Au début des années 1970, vos espaces de méditation (« Chambres d’initiation ») étaient-ils une manière d’interroger la notion d’ « individu » ?
Pour le dire vite, c’est un peu comme Louise Bourgeois et ses cabanes. Il s’agissait de créer un lieu où l’on se retrouve soi-même, dans une société où les femmes n’avaient pas tellement leur place hormis dans l’espace de la cuisine. Il s’agissait finalement plus d’une prise de territoire mental et physique que d’une revendication. Mais c’est aussi une échappatoire, car lorsque je sors de ma chambre de méditation qu’est-ce que je vois ? l’horreur partout ! Et quand j’ai fait ces pièces la période s’y prêtait, c’était l’époque « peace & love », et pour moi, qui était jeune, la découverte d’un autre versant de la vie, d’une autre philosophie. Pour certains jeunes, c’étaient les peintures très colorées, Los Angeles, etc. J’ai plutôt choisi ce retrait. Je m’approprie ces propos d’Agnes Martin qui disait : « Je peins pour les gens qui ont le temps de s’asseoir sur un rocher et de contempler un coucher de soleil ».
Avec votre travail sur les écritures et la typographie, souhaitiez-vous inverser des codes ? Cela a-t-il un rapport avec une forme d’autorité ?

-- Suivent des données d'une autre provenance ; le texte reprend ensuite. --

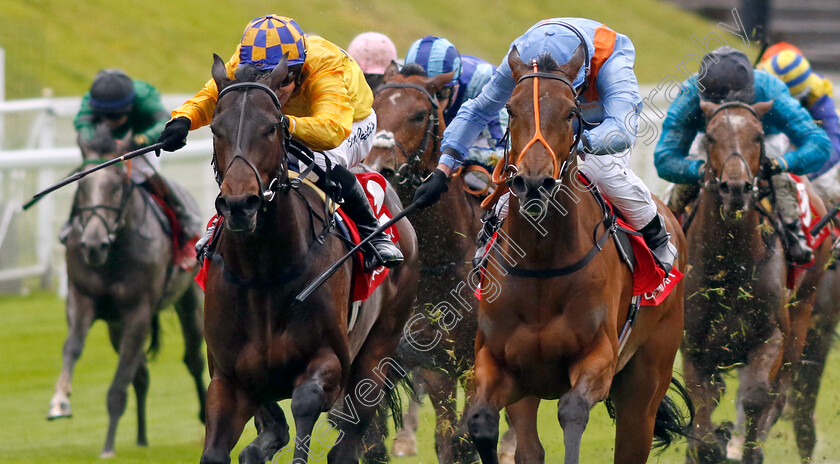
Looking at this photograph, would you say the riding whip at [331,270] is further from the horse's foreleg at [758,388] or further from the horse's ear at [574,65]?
the horse's foreleg at [758,388]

Cela a un rapport avec la négation de l’autorité, tout à fait. Les adultes sont très blasés et ne font pas du tout l’effort de les lire, mais un gamin de 10 ans ne s’arrêtera que lorsqu’il aura fini, car il y a encore à cet âge la curiosité et le désir de posséder et de maîtriser. Mais il y a là aussi, comme lorsqu’on se rend dans un pays étranger où la graphie diffère de la nôtre, ce sentiment de non-maîtrise ; on n’a plus alors qu’à jouer sur des émotions, de l’intuition et l’on se retrouve un peu perdu dans la ville. Les écritures parlent toujours de choses importantes : soit d’utopies, soit d’écritures en deuil. Petit à petit, je me suis laissée aller à écrire des choses qui me touchaient et qui peuvent toucher les gens une fois qu’ils ont découvert le message.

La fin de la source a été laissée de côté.